Troisièmement, la volonté d'étendre le communisme au monde entier des bolcheviques ressemble à la volonté de conquête de l'islam :

Parmi les religions, le bolchevisme est plus proche de l'islamisme que du christianisme ou du bouddhisme. Le christianisme et le bouddhisme sont avant tout des religions personnelles, avec des doctrines mystiques et l'amour de la contemplation. L'islamisme et le bolchevisme sont des religions pratiques, sociales, non spiritualistes, désireuses conquérir l'Empire d'ici bas. Leurs fondateurs n'auraient jamais résisté à la troisième tentation du désert. (Bertrand Russell, Pratique et théorie du bolchevisme, Paris, Mercure de France, 1969, p. 109.)

Russell peut donc conclure qu'«en tant que phénomène social, il faut voir dans le bolchevisme une religion et non un mouvement politique ordinaire. » Et parmi les religions, c'est à l'islam que ce mouvement d'extrême gauche ressemble le plus, en raison de sa volonté de conquérir la terre entière pour y établir par la force un royaume de justice terrestre.

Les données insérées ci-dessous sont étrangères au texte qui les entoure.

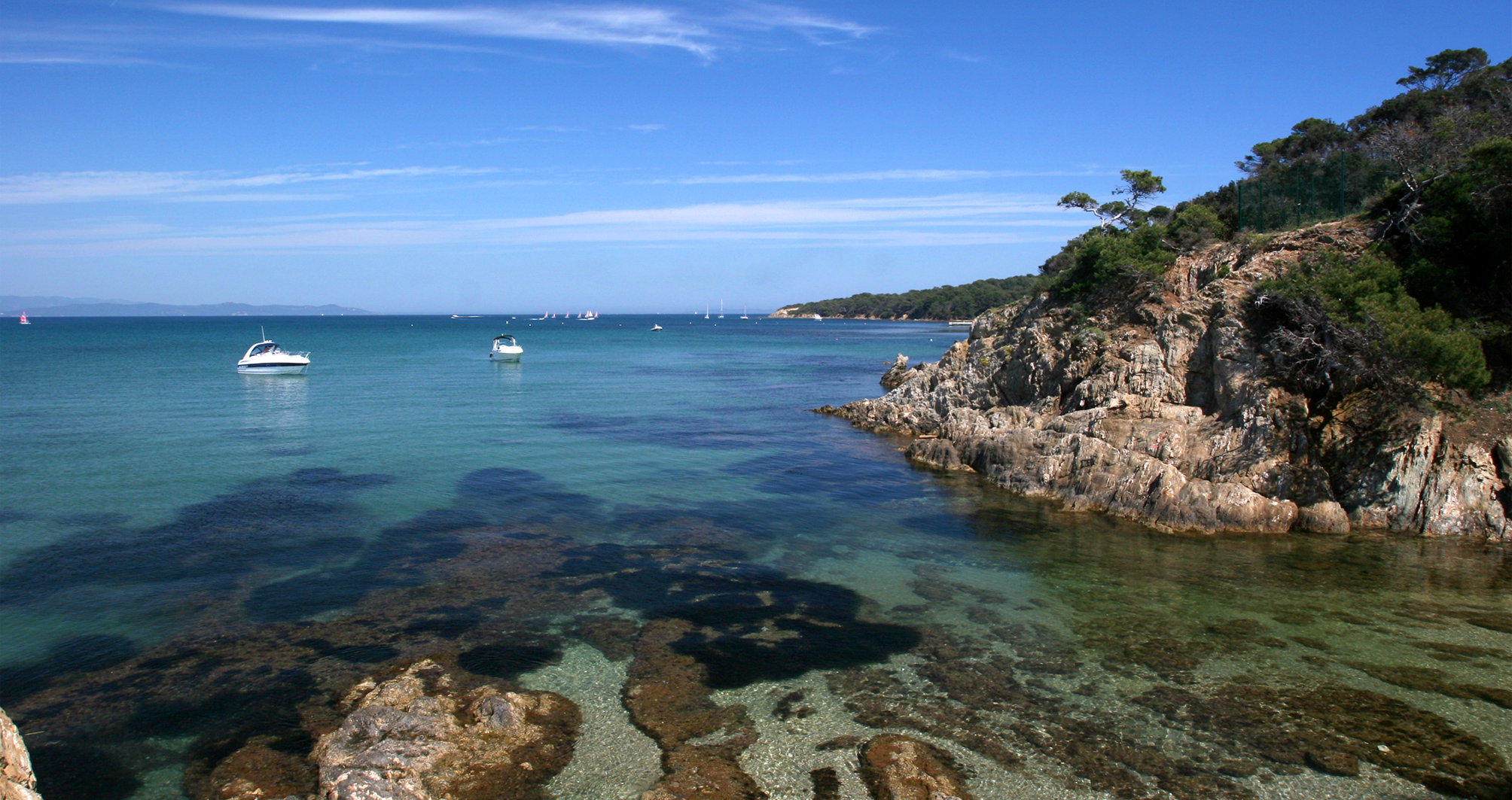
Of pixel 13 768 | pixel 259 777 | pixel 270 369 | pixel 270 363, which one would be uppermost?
pixel 270 363

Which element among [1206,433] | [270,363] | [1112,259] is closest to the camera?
[1206,433]

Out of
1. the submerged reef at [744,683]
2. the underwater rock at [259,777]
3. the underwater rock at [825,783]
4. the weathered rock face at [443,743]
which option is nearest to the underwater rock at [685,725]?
the submerged reef at [744,683]

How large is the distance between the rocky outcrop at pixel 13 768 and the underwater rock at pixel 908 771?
7.58 m

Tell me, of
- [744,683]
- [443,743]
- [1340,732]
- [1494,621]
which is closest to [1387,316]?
[1494,621]

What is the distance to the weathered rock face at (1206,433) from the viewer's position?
19.4 metres

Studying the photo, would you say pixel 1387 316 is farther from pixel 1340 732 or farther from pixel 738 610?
pixel 738 610

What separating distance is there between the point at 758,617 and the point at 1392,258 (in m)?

Russell n'aurait donc pas été surpris de voir Gabriel Nadeau-Dubois dans une soirée où l'on rêve de créer une DPJ islamique. Québec solidaire se porte à la défense de musulmans conservateurs et milite pour le maintien, voire l'accroissement des privilèges accordés aux religieux dans la société. Les gauchistes sacerdotaux de Québec solidaire se font les instruments du retour du religieux dans la politique.